Student Learning Objectives
By the end of the course students will be able to:
- Represent complex numbers algebraically and geometrically;
- Analyze complex functions both algebraically and geometrically;
- Define and analyze limits and continuity for complex functions as well as consequences
- Use the Cauchy-Riemann equations to analyze analytic functions;
- Analyze sequences and series of analytic functions and types of convergence;
- Evaluate complex contour integrals directly and by the fundamental theorem, apply
the Cauchy integral theorem in its various versions, and the Cauchy integral formula;
- Represent functions as Taylor, power and Laurent series, classify singularities and
poles, find residues and evaluate complex integrals using the residue theorem.
Zill and Shanahan,
A First Course in Complex Analysis with Applications, Jones and Bartlett, 2003.

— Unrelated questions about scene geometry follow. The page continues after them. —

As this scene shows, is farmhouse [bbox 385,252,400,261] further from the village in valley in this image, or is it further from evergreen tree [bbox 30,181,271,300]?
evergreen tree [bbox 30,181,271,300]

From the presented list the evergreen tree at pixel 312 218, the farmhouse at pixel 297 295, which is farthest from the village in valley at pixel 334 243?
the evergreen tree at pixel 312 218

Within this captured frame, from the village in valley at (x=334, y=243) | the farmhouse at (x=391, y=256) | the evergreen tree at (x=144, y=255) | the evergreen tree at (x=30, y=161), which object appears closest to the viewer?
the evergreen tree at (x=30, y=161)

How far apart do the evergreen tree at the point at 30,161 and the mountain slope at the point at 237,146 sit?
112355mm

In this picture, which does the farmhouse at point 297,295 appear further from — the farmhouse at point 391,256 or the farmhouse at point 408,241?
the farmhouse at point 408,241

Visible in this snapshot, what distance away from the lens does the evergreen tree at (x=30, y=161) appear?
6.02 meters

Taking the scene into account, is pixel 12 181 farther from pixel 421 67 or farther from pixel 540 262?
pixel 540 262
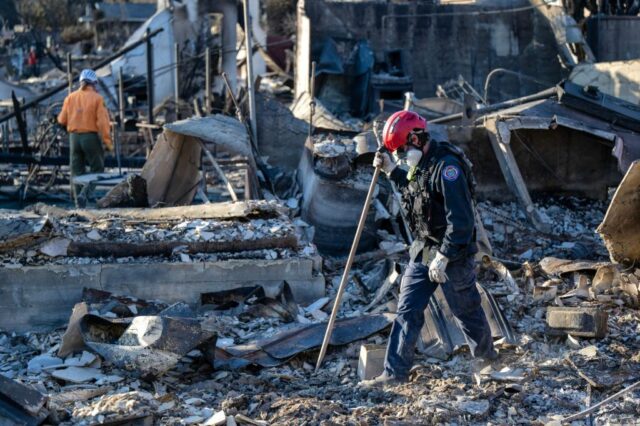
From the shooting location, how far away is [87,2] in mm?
48594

Grading procedures and factors influencing course grade are left to the discretion
of individual instructors, subject to general university policy.
Attendance policy is left to the discretion of individual instructors, subject to
general university policy.
Chapter 1: Complex Numbers and the Complex Plane (8 days)

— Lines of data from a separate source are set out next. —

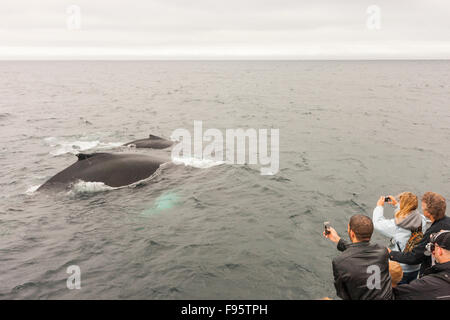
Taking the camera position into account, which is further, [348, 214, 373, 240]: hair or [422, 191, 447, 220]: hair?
[422, 191, 447, 220]: hair

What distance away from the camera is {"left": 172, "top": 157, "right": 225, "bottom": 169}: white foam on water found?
17270 millimetres

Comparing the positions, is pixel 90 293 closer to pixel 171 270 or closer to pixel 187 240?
pixel 171 270

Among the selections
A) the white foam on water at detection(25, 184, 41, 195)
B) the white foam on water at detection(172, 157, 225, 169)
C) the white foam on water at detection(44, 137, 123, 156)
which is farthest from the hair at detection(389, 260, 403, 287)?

Complex numbers and their properties; complex plane; polar form of complex numbers;
powers and roots; sets of points in the complex plane.
Chapter 2: Complex Functions and Mappings (8 days)
Complex functions; complex functions as mappings; linear mappings; special power
functions; reciprocal function; limits and continuity.
Chapter 3: Analytic Functions (4 days)
Differentiability and analyticity; Cauchy-Riemann equations; harmonic functions.
Chapter 4: Elementary Functions (4 days)
Exponential and logarithmic functions; complex powers; trigonometric and hyperbolic
Chapter 5: Integration in the Complex Plane (7 days)
Real integrals; complex integrals; Cauchy-Goursat Theorem; Independence of Path;
Cauchy’s Integral Formulas and Their Consequences.
Chapter 6: Series and Residues (7 days)
Sequences and series; Taylor series; Laurent Series; Zeros and Poles; Residues and
Times above include review and testing.